I went upstairs to change clothes and we headed out to mulch our yard. Within an hour a life-changing adjustment had been made. I honestly have tried a million times to think how to put it into words, but I just can’t. All I know is that after the flurry of emotions came, settled and then cleared I felt a euphoria-like sense of clarity. I have never felt this way before. It’s as if I’ve been running as fast as my legs will carry me, crowded on the streets with a million other people and constantly feeling bumped and kicked, winded and tired. Then somewhere out of the blue I see an alley way and I am able to take a quick right and there … there … is the sunlight. Streaming in with open air and fluffy clouds. A hammock just for me.
I know, I know. Fairy dust is oozing out my ears.
But, here’s what I realized. When I entered into this industry I spent millions of hours pouring over others’ work, sites, blogs, words, insight, etc, etc, etc, etc. and I designed my business to fit right along with. Get a catchy logo. Have a catchy website. With catchy wording. Tell everyone that you’re a rockstar photographer and that they should hire you or they’re missing out on life. Get a bright-colored blog with big, fun pictures. Make sure to blog pictures often so that everyone thinks you are very successful and very busy. Get business cards and marketing material that stick out more than the rest. Send out fun, flashy newsletters. Work hard to become a household name.
And, that’s exactly what I’ve done.
I’m not trying to imply that everything I have done has been a lie – my site shows off work that is mine, my blog is where I wear my heart and I got over the whole “blog photos often to look successful” a long time ago, my emails and newsletters are always typed up with the utmost sincerity. But, still weaved throughout is a thread that’s not mine. It’s a thread that is an accumulation of others work whom I’ve studied. I have no reason to pretend like it is. I’m cheating myself and everyone else in my life by doing so.
And, this is the clarity I had. When I allowed myself to lay down in the hammock I saw myself and all the things that are me and all the things that simply aren’t. This started a 24-36 hour manic’ness which has resulted in me having a newly designed website. Yes, I totally redesigned it. I ached thinking of all the hours I poured over the original one this past winter, but I knew it was something that I had to do.
This time I actually feel good about it. It’s not flashy or fancy. It’s actually quite boring. But, it’s me. I’m not flashy, definitely not fancy and honestly, I’m pretty boring. No longer am I going to pretend that I’m not.
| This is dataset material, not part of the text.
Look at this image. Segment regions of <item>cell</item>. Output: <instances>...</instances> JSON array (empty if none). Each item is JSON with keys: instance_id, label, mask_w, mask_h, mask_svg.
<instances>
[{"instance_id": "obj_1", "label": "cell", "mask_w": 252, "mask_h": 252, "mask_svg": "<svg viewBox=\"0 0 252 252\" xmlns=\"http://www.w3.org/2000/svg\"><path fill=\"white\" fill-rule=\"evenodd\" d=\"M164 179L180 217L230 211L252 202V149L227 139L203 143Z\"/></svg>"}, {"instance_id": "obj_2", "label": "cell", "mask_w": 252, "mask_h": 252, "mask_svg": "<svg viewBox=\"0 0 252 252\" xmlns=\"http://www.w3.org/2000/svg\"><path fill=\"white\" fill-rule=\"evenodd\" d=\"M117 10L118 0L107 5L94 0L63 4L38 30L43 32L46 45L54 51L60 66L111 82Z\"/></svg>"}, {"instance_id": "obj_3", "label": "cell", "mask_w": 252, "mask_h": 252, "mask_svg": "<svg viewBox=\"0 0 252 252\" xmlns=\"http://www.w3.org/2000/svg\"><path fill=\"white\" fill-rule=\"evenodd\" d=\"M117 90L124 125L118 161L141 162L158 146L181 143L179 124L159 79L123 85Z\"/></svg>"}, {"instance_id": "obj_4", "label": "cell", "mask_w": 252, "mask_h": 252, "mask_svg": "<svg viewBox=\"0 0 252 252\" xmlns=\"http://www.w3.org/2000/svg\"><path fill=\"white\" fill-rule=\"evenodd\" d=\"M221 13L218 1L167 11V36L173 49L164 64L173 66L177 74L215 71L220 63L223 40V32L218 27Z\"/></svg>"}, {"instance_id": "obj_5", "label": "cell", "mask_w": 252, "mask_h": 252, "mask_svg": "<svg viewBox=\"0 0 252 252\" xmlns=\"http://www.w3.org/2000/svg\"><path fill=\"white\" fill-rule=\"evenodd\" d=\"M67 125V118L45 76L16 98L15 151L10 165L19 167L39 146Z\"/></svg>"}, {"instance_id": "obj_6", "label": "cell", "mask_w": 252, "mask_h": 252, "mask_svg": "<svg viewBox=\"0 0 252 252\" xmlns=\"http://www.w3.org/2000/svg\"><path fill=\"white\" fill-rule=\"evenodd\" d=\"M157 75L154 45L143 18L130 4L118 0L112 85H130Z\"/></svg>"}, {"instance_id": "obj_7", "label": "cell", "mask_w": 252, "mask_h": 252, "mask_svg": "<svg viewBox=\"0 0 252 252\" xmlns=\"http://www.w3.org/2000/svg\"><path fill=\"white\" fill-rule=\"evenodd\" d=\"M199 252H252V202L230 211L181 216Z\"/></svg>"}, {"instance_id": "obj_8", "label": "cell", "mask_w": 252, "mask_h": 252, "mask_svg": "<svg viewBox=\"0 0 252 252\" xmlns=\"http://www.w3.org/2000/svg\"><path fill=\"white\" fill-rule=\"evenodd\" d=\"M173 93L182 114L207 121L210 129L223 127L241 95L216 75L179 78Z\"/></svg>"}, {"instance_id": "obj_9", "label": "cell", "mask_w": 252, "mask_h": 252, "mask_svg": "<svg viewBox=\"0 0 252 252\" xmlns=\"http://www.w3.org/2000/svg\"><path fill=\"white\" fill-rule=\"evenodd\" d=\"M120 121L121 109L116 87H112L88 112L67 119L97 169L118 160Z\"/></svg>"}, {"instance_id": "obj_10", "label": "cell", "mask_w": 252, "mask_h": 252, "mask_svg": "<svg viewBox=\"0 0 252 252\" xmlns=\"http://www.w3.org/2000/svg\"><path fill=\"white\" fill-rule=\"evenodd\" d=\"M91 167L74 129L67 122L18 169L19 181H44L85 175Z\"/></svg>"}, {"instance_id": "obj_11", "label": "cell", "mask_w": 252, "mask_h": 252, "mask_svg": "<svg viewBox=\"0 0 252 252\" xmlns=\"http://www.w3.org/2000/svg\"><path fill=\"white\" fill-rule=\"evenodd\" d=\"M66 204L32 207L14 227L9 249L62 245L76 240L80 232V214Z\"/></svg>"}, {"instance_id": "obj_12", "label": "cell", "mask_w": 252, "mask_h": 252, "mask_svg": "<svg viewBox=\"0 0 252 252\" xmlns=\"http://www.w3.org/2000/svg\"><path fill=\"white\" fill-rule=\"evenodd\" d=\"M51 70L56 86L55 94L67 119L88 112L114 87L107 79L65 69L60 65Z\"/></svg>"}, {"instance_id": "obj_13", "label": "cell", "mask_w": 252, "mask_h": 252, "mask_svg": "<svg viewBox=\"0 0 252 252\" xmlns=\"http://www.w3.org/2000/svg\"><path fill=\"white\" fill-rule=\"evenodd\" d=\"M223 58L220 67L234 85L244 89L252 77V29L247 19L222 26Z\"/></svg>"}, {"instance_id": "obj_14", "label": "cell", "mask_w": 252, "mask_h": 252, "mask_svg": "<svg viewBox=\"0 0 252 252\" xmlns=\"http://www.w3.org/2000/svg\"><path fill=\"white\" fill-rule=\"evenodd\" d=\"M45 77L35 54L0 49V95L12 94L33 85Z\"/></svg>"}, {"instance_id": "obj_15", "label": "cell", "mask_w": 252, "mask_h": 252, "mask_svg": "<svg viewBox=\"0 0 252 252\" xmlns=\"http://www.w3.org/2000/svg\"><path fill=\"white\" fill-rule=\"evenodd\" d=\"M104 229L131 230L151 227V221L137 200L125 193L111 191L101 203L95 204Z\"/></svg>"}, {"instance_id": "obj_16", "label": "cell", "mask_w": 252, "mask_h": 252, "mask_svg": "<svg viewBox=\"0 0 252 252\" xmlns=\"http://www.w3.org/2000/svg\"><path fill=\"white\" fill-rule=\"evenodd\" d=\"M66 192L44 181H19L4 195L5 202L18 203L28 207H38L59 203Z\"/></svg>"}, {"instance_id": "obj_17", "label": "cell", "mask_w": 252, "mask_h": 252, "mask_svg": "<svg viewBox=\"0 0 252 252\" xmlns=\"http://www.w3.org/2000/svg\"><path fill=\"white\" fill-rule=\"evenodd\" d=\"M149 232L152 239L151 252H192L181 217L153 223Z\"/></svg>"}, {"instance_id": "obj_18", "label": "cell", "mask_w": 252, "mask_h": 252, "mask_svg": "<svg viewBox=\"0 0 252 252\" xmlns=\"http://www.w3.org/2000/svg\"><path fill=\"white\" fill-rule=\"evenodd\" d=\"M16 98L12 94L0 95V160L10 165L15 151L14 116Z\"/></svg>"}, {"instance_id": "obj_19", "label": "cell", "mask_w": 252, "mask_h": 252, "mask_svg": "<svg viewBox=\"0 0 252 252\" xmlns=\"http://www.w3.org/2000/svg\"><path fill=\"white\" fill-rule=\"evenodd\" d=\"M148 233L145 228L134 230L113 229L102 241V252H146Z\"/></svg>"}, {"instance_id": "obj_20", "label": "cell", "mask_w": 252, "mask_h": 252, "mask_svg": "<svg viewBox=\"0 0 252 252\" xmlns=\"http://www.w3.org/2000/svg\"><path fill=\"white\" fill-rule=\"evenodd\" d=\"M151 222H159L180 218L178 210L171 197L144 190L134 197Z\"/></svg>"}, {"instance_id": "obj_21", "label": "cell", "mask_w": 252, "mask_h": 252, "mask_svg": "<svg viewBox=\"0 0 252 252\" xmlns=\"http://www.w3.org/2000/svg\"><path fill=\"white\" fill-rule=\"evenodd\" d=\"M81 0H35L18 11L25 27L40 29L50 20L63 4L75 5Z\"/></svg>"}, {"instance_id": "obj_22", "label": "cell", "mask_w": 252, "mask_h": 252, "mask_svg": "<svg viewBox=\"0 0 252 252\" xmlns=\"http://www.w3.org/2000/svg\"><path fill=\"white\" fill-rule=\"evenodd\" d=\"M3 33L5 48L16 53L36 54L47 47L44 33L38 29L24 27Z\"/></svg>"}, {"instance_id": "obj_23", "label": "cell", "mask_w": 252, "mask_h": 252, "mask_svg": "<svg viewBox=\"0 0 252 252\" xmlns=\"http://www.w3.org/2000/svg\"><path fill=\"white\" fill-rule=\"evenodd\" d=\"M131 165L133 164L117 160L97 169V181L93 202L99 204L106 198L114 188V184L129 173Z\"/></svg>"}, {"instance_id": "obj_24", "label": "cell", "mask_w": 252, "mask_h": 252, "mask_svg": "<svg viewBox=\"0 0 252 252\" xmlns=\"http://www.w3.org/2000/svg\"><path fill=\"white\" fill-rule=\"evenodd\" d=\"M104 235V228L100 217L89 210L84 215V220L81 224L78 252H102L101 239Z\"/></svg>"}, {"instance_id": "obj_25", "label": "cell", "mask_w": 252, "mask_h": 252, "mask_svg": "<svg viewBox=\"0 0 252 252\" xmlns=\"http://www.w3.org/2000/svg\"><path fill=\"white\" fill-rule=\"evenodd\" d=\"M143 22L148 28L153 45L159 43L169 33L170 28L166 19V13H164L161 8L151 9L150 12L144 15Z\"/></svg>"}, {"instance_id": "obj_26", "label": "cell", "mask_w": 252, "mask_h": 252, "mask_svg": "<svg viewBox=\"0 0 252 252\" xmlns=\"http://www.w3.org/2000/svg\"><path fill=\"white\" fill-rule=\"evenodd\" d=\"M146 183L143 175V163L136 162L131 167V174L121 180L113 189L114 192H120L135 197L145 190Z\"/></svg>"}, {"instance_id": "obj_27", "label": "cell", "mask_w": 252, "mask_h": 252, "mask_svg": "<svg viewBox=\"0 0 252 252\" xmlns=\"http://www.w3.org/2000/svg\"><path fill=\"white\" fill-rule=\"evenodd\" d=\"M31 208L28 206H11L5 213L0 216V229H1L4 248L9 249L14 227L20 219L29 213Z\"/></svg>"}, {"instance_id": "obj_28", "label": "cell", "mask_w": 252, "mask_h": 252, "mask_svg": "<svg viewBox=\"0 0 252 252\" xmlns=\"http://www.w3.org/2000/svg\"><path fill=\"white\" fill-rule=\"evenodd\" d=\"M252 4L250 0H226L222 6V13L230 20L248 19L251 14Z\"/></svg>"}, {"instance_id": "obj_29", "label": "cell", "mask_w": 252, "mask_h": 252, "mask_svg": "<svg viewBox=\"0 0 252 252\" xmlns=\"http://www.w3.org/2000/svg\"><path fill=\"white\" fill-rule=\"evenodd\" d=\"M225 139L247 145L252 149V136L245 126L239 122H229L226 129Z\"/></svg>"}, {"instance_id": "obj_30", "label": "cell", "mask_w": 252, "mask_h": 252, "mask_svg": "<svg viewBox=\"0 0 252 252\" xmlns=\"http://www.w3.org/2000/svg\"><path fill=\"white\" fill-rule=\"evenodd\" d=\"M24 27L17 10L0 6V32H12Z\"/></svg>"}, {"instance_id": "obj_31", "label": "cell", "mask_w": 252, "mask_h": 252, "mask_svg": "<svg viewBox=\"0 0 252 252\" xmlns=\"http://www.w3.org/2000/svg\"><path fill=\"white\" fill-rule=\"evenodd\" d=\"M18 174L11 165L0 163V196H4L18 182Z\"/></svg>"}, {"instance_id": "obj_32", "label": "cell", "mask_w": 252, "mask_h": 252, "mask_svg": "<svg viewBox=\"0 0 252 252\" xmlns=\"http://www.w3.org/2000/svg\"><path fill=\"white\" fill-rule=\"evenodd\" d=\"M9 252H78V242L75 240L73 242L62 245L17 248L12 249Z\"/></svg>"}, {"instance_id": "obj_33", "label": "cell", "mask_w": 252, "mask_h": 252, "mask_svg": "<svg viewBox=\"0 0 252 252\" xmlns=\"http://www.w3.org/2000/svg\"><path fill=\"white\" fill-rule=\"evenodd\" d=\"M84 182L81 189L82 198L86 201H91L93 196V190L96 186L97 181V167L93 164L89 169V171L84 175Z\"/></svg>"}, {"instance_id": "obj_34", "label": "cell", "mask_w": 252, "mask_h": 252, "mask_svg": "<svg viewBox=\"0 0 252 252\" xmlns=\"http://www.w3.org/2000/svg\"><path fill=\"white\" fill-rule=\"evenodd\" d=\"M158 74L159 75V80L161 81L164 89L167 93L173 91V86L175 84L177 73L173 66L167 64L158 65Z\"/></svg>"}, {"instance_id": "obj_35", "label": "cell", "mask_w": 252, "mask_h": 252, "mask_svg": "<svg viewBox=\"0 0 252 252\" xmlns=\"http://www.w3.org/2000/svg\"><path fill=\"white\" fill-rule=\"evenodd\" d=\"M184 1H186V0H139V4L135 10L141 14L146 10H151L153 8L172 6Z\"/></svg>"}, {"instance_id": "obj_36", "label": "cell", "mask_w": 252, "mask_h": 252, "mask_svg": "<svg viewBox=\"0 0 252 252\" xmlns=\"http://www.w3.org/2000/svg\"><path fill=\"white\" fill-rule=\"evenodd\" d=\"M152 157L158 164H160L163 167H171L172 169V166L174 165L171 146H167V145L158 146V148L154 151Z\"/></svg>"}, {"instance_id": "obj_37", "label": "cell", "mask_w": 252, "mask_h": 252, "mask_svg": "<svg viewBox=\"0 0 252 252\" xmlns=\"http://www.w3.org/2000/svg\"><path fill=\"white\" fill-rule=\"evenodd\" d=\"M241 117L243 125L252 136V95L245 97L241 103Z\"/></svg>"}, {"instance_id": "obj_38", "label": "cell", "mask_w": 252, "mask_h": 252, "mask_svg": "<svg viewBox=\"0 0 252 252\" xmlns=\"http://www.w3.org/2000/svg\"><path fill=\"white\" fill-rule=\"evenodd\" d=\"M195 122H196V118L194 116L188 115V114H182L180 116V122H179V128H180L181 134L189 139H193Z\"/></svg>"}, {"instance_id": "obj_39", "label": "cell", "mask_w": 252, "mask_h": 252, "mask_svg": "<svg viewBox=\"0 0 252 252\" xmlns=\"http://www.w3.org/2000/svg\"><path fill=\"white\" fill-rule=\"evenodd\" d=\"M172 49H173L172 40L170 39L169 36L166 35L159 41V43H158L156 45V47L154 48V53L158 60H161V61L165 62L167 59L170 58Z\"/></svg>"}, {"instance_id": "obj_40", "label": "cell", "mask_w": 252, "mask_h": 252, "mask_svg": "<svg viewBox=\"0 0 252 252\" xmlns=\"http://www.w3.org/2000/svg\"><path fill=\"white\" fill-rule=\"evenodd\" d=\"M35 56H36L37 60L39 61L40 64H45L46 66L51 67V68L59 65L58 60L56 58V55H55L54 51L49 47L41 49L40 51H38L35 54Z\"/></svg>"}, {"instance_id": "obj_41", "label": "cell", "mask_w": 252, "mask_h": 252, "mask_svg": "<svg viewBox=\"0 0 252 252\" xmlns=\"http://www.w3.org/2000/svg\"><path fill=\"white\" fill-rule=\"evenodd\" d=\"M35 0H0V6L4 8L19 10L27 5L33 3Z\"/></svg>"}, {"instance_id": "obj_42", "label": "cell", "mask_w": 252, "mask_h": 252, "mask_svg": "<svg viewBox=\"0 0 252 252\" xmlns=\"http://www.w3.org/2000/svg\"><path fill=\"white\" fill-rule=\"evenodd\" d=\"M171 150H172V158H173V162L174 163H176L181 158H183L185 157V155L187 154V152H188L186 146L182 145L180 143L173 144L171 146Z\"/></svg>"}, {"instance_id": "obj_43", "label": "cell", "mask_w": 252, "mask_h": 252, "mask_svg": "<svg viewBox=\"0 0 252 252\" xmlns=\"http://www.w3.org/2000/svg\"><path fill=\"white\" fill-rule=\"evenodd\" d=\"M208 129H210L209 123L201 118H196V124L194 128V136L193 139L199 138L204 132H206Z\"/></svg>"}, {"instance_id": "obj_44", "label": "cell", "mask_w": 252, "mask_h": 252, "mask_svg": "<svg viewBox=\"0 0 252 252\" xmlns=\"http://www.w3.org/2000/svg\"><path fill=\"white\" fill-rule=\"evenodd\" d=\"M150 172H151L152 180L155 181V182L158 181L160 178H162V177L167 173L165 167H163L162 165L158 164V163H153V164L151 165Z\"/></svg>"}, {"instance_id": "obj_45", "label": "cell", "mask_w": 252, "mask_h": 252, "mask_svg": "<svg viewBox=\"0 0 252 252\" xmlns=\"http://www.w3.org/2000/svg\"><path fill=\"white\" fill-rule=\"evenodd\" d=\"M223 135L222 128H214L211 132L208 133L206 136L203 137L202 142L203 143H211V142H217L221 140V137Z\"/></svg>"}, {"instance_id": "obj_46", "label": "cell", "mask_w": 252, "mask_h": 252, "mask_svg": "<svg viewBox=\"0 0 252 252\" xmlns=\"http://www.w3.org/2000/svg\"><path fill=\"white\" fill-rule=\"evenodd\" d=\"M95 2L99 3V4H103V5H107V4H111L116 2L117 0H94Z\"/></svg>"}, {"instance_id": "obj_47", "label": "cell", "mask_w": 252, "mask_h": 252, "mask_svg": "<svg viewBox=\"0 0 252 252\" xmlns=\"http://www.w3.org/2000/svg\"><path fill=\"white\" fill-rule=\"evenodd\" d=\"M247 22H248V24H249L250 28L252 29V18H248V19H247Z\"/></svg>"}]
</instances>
Last week I decided to run my business and my life more true to who I am. I know I’ll get mixed up in “who I should be”, but for now I’m feeling clear headed. The sun and the clouds and swaying hammock make perfect sense to me. I’m going to enjoy them until it’s necessary for me to move along … to another place that I will later discover is more “me”.
I hope you guys will forgive me for not being 100% honest with you. I was unaware of it until now.